▶ Exercise directions
Copy out all of the material exactly as presented.

>> start Supplied material

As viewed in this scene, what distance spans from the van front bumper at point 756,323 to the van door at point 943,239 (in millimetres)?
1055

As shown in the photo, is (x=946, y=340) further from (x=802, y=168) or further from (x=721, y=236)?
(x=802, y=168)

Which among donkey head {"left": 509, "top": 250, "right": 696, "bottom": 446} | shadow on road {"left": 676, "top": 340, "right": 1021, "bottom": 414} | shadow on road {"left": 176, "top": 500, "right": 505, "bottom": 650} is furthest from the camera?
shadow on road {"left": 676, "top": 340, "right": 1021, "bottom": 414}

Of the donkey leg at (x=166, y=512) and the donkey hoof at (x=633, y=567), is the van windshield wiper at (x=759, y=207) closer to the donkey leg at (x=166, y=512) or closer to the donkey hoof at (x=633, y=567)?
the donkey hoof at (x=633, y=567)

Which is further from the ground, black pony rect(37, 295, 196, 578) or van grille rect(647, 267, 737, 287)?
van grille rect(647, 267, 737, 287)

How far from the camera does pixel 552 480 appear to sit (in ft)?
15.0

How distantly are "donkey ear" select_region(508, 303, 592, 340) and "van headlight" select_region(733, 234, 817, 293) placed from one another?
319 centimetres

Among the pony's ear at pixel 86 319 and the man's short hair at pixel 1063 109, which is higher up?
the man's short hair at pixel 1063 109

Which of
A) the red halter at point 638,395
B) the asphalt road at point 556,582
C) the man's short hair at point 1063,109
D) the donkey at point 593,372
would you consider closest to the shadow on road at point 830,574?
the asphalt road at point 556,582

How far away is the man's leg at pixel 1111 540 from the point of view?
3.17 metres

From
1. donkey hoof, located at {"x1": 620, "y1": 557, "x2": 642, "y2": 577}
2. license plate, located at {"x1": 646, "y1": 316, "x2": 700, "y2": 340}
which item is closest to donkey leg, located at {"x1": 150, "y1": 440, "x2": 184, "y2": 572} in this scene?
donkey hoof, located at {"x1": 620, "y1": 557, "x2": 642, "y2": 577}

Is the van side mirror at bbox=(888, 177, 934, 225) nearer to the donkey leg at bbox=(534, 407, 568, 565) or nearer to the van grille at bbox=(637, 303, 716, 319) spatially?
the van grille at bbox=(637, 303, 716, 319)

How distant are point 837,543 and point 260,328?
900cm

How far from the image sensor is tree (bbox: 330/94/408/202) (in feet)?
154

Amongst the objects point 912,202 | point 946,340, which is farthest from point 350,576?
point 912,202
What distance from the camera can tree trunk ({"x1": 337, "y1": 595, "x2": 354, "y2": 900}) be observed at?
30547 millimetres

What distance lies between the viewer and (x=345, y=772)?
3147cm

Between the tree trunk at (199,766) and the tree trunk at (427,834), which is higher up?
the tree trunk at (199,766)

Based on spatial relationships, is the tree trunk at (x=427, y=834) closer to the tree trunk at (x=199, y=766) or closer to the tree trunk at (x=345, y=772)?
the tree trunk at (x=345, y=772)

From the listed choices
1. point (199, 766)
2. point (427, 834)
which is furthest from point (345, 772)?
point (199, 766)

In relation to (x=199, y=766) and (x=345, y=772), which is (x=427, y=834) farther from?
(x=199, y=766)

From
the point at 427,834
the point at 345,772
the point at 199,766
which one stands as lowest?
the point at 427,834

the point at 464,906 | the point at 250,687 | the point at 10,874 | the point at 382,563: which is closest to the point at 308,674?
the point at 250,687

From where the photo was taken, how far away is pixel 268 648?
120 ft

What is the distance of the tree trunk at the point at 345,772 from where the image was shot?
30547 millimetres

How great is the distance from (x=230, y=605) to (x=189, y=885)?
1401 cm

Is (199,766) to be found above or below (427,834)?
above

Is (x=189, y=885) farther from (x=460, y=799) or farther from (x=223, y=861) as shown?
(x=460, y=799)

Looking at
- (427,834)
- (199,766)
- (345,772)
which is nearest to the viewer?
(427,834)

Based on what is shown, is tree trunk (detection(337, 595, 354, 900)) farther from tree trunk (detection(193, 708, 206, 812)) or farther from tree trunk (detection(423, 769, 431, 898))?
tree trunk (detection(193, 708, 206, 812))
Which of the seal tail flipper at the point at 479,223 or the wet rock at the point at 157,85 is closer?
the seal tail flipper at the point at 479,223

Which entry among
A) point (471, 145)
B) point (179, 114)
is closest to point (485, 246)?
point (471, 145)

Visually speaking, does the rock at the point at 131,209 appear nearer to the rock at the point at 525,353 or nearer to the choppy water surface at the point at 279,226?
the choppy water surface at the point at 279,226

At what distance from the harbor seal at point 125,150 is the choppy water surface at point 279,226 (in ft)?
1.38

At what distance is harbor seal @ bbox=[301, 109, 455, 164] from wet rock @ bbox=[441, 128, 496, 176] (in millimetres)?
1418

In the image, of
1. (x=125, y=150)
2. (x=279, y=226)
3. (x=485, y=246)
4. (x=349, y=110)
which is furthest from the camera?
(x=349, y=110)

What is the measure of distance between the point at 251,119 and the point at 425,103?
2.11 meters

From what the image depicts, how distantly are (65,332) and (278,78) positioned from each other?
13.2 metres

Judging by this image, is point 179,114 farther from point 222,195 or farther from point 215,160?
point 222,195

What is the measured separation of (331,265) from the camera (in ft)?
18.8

>> end Supplied material

▶ Solved problem
As viewed in this scene, what distance spans from the van front bumper at point 756,323 to the van door at point 943,239 (in millimetres)?
1055

As shown in the photo, is (x=946, y=340) further from (x=802, y=168) or further from (x=721, y=236)?
(x=802, y=168)

Which among donkey head {"left": 509, "top": 250, "right": 696, "bottom": 446} | shadow on road {"left": 676, "top": 340, "right": 1021, "bottom": 414} | shadow on road {"left": 176, "top": 500, "right": 505, "bottom": 650} is furthest from the camera?
shadow on road {"left": 676, "top": 340, "right": 1021, "bottom": 414}

Of the donkey leg at (x=166, y=512) and the donkey hoof at (x=633, y=567), is the van windshield wiper at (x=759, y=207) closer to the donkey leg at (x=166, y=512) or closer to the donkey hoof at (x=633, y=567)?
the donkey hoof at (x=633, y=567)

Which is further from the ground, black pony rect(37, 295, 196, 578) or van grille rect(647, 267, 737, 287)?
van grille rect(647, 267, 737, 287)

How far from the camera does pixel 552 480 appear to sit (in ft)?
15.0

How distantly are "donkey ear" select_region(508, 303, 592, 340) and "van headlight" select_region(733, 234, 817, 293) placed from one another?
319 centimetres

Among the pony's ear at pixel 86 319 and the man's short hair at pixel 1063 109, which is higher up?
the man's short hair at pixel 1063 109

Which of
A) the red halter at point 638,395
B) the asphalt road at point 556,582
C) the man's short hair at point 1063,109
D) the donkey at point 593,372
would you consider closest to the shadow on road at point 830,574?
the asphalt road at point 556,582

How far away is the man's leg at pixel 1111 540 from the point of view?
3.17 metres

From
1. donkey hoof, located at {"x1": 620, "y1": 557, "x2": 642, "y2": 577}
2. license plate, located at {"x1": 646, "y1": 316, "x2": 700, "y2": 340}
which item is closest to donkey leg, located at {"x1": 150, "y1": 440, "x2": 184, "y2": 572} in this scene?
donkey hoof, located at {"x1": 620, "y1": 557, "x2": 642, "y2": 577}

Is the van side mirror at bbox=(888, 177, 934, 225) nearer to the donkey leg at bbox=(534, 407, 568, 565) or nearer to the van grille at bbox=(637, 303, 716, 319) spatially?
the van grille at bbox=(637, 303, 716, 319)

How distant are point 837,543 and point 260,328?
900cm

How far from the image sensor is tree (bbox: 330/94/408/202) (in feet)?
154

Amongst the objects point 912,202 | point 946,340, which is farthest from point 350,576?
point 912,202
What distance from the camera can tree trunk ({"x1": 337, "y1": 595, "x2": 354, "y2": 900}) be observed at?
30547 millimetres

What distance lies between the viewer and (x=345, y=772)?
3147cm

Between the tree trunk at (199,766) and the tree trunk at (427,834), which is higher up?
the tree trunk at (199,766)

Based on spatial relationships, is the tree trunk at (x=427, y=834) closer to the tree trunk at (x=199, y=766) or closer to the tree trunk at (x=345, y=772)?
the tree trunk at (x=345, y=772)

From the listed choices
1. point (199, 766)
2. point (427, 834)
which is furthest from point (345, 772)?
point (199, 766)

In relation to (x=199, y=766) and (x=345, y=772), which is (x=427, y=834) farther from?
(x=199, y=766)

From
the point at 427,834
the point at 345,772
the point at 199,766
which one stands as lowest?
the point at 427,834

the point at 464,906 | the point at 250,687 | the point at 10,874 | the point at 382,563: which is closest to the point at 308,674?
the point at 250,687

From where the photo was taken, how far away is pixel 268 648?
120 ft

What is the distance of the tree trunk at the point at 345,772 from where the image was shot?
30547 millimetres

How great is the distance from (x=230, y=605) to (x=189, y=885)?
1401 cm

Is (199,766) to be found above or below (427,834)?
above

Is (x=189, y=885) farther from (x=460, y=799) or farther from (x=223, y=861) as shown?
(x=460, y=799)

Looking at
- (427,834)
- (199,766)
- (345,772)
which is nearest to the viewer?
(427,834)

Based on what is shown, is tree trunk (detection(337, 595, 354, 900)) farther from tree trunk (detection(193, 708, 206, 812)) or farther from tree trunk (detection(423, 769, 431, 898))?
tree trunk (detection(193, 708, 206, 812))
Which of the seal tail flipper at the point at 479,223 or the wet rock at the point at 157,85 is closer?
the seal tail flipper at the point at 479,223

Which entry among
A) point (471, 145)
B) point (179, 114)
is closest to point (485, 246)?
point (471, 145)

Visually speaking, does the rock at the point at 131,209 appear nearer to the rock at the point at 525,353 or nearer to the choppy water surface at the point at 279,226?
the choppy water surface at the point at 279,226

At what distance from the harbor seal at point 125,150 is the choppy water surface at point 279,226 (in ft)?
1.38

At what distance is harbor seal @ bbox=[301, 109, 455, 164] from wet rock @ bbox=[441, 128, 496, 176] (in millimetres)?
1418

In the image, of
1. (x=125, y=150)
2. (x=279, y=226)
3. (x=485, y=246)
4. (x=349, y=110)
which is furthest from the camera?
(x=349, y=110)

What is the measure of distance between the point at 251,119 and the point at 425,103?
2.11 meters

From what the image depicts, how distantly are (65,332) and (278,78) positioned from each other?
13.2 metres

Judging by this image, is point 179,114 farther from point 222,195 or farther from point 215,160?
point 222,195

What is the measured separation of (331,265) from the camera (in ft)?
18.8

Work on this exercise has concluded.